Site icon R-bloggers

Google Analytics in R: Review of 2022

[This article was first published on R on Stats and R, and kindly contributed to R-bloggers]. (You can report issue about the content on this page here)
Want to share your content on R-bloggers? click here if you have a blog, or here if you don't.

Introduction

It is almost the end of the year, which means it is time to do a review of Stats and R and look back on the past year.

This year’s review will be much shorter compared to previous years because there are already a lot of examples in those previous reviews.

Note that beginning of September 2022, I moved from Universal Analytics (known as UA) to Google Analytics 4 (known as GA4). As you may know if you often use Google Analytics; on July 1, 2023, standard Universal Analytics properties will stop processing new hits. This means that you will need to move to GA4 if you want to continue using it after this date.

This year, I will be brief about the different metrics and how to analyze your Google Analytics (GA) data. However, this post will perhaps be helpful for people who also moved (or will move) to GA4 and still want to analyze their GA data from both UA and GA4.

I have to admit that it is quite time consuming to combine data from both, in particular since metrics and dimensions are not the same between UA and GA4. So if you have not moved yet, I recommend doing it at the end or beginning of a year. This will prevent you from having to fetch data from two GA IDs, and then having to combine both data in R.

As usual, I analyze my GA data in R thanks to the amazing {googleAnalyticsR} package from Mark Edmondson.

Note that the actual number presented below will not be very useful for you. Every blog and website is different, so every audience is different. This post is more about illustrating the process of analyzing GA data in R (and this year, also to illustrate the process of combining GA data from two GA IDs), rather than about showing my numbers.

Prerequisites

Before anything else, you have to specify the GA ID for which you want to analyze data. Mine are as follows:

ga_id <- c("208126346", "250795226")

You will find your(s) in the admin section of your GA account.

Analytics

In this section, I present some visualizations that might be useful when analyzing your GA data. Feel free to comment at the end of the post if you use other interesting visualizations.

Note that I focus on the page views metrics in this post, but you can edit my code to show other metrics as well. See the metrics available for UA and the ones for GA4.

Page views over time

Let’s start with the evolution of the number of page views over the past year, so from December 16, 2021 to December 15, 2022.

library(googleAnalyticsR)

# set date range
start_date <- as.Date("2021-12-16")
end_date <- as.Date("2022-12-15")

# extract data from both IDs
dat1 <- google_analytics(ga_id[1],
  date_range = c(start_date, end_date),
  metrics = "pageviews",
  dimensions = "date",
  anti_sample = TRUE # avoid sampling
)

dat2 <- ga_data(ga_id[2],
  date_range = c(start_date, end_date),
  metrics = "screenPageViews",
  dimensions = "date",
  limit = -1 # return all data (no limit)
)

# combine data from both IDs
library(dplyr)
dat <- full_join(dat1, dat2, by = "date")
dat$page_views <- rowSums(select(dat, pageviews, screenPageViews),
  na.rm = TRUE
)


# scatter plot with a trend line
library(ggplot2)

**REQUESTS:**
1. Answer these questions from the Google Analytics post:
(a) On what date will standard Universal Analytics properties stop processing new hits?
(b) Which R package is used to analyze the GA data?
(c) What metric name is requested when pulling data for the second GA ID?
2. Reproduce the part of the Google Analytics post starting with "In this section, I" and going on through "other interesting visualizations.".

**DATA EXCERPT:**

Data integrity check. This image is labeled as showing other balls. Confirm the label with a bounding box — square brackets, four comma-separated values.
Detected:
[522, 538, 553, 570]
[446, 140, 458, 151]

**IN RESPONSE:**
1.
(a) July 1, 2023
(b) {googleAnalyticsR}
(c) screenPageViews

2.
In this section, I present some visualizations that might be useful when analyzing your GA data. Feel free to comment at the end of the post if you use other interesting visualizations.